Pada prinsipnya dalam ketentuan hukum Nasional, setiap kejahatan dan pelanggaran yang dilakukan dan terjadi dalam masyarakat dipandang dan dimaknai sebagai suatu kejahatan ataupun pelanggaran terhadap Negara, dimana Negara melalui aturan perundang-undangan lebih mengedepankan sanksi hukum berupa  pidana dan pemidanaan dalam penyelesaianya. Hal ini bertolak belakang dengan mekanisme hukum adat yang berlaku dalam masyarakat, dimana dalam hukum adat  terdapat pandangan lain, yaitu setiap kejahatan ataupun pelanggaran yang terjadi didalam masyarakat, tidak di pandang sebagai kejahatan ataupun pelanggaran terhadap Negara, melainkan persoalan sosial masyarakat, yang meletakan proses penyelesaianya melalui keterlibatan masyarakat, para pihak (pelaku dan korban) serta keluarga dengan mekanisme musyawarah dan mufakat serta penyelesaian perkara melalui Mekanisme Peradilan Adat.
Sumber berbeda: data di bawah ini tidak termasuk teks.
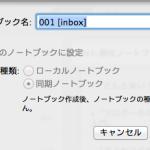Evernoteの「001[inbox]」の使い方 -2013年版Evernoteの利用方法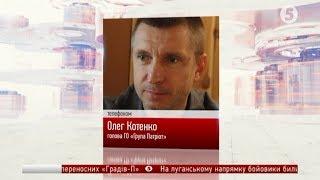 Котенко  Кремль прагне показати, що Україна здійснює терор проти Криму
Fakta bahwa lembaga peradilan konvensional bentukan Negara berkinerja lamban (penumpukan kasus), rumit,mahal, dan belum bersperpektif keadilan bagi masyarakat,Sehingga di anggap penting  untuk mencari alternative penyelesaian yang lebih mengedepankan keadilan bagi semua pihak yang berperkara.
Indonesia merupakan Negara yang mengakui adanya hukum tidak tertulis atau disebut dengan hukum adat, dalam sistem hukum di Indonesia juga dikenal adanya penyelesaian sengketa di luar pengadilan atau dikenal dengan Alternative Dispute Resolution (ADR) khususnya dalam perkara perdata. Sementara dalam perkembangan dunia internasional saat ini dikenal sebagai Restorasi Justice System (Pendekatan Keadilan Restoratif). Dimana penyelesaian perkara ringan sebagaimana dimaksud di atas tidak melibatkan Negara. Pendekatan ini di Indonesia sedang diterapkan dalam perkara anak, dan pendekatan ini di Aceh lebih dikenal melaui mekanisme penyelesai secara adatistiadat.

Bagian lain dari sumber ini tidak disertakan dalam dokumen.